Starting at the line containing "How far apart are" and ending at the end of the listing, can you replace "green shrub" with "green bush" and give those lines again with nothing else changed?

A block of data
** Start **

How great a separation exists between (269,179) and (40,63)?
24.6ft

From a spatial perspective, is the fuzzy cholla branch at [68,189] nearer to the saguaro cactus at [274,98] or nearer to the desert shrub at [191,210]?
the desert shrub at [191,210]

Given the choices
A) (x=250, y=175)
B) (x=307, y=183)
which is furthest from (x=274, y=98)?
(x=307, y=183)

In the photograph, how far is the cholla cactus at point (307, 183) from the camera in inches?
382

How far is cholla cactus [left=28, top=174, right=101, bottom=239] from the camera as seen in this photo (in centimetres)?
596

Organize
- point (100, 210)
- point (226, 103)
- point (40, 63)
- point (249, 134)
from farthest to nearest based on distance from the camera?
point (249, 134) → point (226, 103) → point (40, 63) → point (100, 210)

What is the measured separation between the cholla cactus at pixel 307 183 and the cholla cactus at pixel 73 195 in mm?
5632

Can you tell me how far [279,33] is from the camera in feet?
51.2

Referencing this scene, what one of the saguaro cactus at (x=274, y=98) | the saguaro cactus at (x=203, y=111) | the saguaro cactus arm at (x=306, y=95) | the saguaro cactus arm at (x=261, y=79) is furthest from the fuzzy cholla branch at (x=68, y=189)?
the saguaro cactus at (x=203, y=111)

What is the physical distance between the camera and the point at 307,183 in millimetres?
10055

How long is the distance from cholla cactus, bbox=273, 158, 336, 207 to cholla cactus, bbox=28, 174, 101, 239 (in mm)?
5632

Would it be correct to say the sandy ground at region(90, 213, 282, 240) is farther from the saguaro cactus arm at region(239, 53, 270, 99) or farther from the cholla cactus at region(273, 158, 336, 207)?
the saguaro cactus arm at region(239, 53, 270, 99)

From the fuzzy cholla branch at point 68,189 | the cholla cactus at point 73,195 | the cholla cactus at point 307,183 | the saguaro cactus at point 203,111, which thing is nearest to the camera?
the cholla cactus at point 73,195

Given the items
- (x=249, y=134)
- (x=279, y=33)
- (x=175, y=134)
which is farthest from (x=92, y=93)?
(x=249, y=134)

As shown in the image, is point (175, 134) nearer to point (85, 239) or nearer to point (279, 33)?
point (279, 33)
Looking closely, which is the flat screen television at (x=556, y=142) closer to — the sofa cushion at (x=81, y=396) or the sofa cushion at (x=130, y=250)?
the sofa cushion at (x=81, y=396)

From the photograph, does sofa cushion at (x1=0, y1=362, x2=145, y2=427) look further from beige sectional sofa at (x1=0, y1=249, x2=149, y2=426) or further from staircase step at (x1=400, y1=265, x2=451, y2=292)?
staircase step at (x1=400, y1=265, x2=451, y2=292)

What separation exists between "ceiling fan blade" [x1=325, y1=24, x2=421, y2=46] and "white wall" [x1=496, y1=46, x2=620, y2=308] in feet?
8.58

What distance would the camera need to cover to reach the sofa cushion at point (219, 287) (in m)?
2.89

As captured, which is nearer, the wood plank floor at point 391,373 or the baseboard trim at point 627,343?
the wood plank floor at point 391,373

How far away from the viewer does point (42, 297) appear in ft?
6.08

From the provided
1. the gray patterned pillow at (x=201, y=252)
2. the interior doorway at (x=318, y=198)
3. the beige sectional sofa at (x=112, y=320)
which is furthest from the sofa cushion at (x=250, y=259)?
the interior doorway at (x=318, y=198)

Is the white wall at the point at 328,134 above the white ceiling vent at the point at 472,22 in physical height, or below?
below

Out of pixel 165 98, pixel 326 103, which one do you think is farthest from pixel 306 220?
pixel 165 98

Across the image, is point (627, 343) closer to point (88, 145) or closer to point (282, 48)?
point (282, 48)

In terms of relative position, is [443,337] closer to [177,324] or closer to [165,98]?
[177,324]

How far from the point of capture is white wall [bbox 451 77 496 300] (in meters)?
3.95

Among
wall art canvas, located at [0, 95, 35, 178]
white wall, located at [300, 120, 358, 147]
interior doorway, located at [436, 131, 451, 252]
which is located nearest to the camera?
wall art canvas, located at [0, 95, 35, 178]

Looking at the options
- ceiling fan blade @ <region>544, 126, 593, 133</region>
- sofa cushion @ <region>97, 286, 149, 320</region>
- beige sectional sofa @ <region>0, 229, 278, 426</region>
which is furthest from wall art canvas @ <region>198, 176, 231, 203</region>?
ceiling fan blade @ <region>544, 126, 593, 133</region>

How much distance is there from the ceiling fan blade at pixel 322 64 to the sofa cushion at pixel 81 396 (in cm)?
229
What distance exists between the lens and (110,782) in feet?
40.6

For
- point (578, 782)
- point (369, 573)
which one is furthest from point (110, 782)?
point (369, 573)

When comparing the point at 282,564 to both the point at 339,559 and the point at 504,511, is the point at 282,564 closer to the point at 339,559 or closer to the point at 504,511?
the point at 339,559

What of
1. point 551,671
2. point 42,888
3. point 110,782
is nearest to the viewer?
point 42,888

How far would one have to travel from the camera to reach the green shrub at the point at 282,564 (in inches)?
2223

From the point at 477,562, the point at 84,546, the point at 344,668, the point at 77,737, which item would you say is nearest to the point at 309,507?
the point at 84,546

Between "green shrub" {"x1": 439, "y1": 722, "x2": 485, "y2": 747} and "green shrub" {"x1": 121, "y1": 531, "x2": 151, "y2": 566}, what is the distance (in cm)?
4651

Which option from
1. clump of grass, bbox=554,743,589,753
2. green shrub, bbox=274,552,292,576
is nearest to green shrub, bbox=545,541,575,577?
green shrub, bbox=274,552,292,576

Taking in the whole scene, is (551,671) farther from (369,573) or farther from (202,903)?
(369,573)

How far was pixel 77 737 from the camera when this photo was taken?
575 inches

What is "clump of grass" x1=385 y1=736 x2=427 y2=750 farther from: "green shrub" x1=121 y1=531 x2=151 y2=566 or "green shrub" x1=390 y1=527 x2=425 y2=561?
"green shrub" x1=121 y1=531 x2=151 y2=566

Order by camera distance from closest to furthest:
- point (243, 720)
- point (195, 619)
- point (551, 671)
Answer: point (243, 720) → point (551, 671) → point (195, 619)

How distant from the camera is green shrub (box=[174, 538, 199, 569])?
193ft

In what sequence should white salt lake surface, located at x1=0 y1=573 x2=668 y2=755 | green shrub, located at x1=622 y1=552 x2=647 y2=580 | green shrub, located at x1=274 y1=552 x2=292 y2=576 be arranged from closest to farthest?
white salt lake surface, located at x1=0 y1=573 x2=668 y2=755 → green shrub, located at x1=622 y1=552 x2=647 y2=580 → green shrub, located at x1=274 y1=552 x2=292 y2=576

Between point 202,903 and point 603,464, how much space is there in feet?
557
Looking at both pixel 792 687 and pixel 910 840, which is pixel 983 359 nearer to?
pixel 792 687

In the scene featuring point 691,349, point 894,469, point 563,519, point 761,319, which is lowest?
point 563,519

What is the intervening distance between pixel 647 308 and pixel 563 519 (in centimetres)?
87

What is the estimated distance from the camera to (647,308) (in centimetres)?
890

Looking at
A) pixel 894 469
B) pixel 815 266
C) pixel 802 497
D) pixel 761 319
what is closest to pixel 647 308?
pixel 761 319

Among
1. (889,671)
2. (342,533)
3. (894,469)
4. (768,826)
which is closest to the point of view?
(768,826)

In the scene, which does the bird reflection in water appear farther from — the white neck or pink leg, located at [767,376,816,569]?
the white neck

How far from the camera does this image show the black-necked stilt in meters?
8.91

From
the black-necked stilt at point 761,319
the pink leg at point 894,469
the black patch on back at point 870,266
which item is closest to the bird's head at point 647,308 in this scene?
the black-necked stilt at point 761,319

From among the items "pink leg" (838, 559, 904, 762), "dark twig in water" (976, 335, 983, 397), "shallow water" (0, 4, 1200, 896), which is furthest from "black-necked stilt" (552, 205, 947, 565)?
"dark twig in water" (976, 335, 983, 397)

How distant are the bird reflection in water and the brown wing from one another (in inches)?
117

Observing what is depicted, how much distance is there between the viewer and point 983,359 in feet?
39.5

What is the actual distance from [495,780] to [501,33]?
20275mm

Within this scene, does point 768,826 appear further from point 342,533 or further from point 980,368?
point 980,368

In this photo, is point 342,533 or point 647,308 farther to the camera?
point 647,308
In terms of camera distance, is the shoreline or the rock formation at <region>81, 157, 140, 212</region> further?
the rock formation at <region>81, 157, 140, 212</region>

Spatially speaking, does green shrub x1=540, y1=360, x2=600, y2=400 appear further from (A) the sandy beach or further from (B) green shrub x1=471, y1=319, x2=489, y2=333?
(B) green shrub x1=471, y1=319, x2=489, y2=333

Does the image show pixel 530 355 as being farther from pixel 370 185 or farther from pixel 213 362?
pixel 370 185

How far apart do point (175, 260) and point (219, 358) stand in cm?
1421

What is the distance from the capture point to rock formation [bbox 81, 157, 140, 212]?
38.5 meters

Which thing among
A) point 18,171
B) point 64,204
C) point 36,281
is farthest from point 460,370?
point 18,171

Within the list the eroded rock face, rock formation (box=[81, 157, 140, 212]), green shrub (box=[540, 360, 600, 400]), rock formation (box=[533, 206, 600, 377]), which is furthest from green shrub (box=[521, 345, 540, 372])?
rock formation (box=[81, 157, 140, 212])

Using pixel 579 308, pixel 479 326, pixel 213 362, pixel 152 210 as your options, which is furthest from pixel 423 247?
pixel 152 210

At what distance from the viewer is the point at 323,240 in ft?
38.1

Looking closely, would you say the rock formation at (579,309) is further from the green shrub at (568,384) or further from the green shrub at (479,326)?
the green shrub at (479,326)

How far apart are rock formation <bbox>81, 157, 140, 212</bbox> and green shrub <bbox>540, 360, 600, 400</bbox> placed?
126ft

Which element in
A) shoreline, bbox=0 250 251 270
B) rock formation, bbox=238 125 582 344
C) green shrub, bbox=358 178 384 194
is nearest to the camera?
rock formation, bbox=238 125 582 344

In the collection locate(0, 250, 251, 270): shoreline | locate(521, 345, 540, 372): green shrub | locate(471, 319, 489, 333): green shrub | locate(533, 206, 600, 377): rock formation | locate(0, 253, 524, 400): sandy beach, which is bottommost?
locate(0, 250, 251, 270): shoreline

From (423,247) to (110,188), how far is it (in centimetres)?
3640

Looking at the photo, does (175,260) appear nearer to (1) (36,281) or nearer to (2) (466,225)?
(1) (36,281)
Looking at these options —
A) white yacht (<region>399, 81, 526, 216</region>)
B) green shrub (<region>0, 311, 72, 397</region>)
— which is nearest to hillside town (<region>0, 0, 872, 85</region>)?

** End **

Response to the exercise:
How far apart are rock formation <bbox>81, 157, 140, 212</bbox> and green bush <bbox>540, 360, 600, 400</bbox> placed?
126ft

Which element in
A) shoreline, bbox=0 250 251 270
B) rock formation, bbox=238 125 582 344
C) green bush, bbox=358 178 384 194
is nearest to the camera?
rock formation, bbox=238 125 582 344

In the collection locate(0, 250, 251, 270): shoreline | locate(521, 345, 540, 372): green bush | locate(471, 319, 489, 333): green bush | locate(533, 206, 600, 377): rock formation | locate(0, 253, 524, 400): sandy beach, which is bottommost?
locate(0, 250, 251, 270): shoreline

From (423,247) to (110,188), how far is it (in centimetres)?
3640

Looking at the photo, does (175,260) appear nearer to (1) (36,281) or nearer to (2) (466,225)?
(1) (36,281)
Looking at these options —
A) white yacht (<region>399, 81, 526, 216</region>)
B) green bush (<region>0, 311, 72, 397</region>)
— which is nearest to hillside town (<region>0, 0, 872, 85</region>)?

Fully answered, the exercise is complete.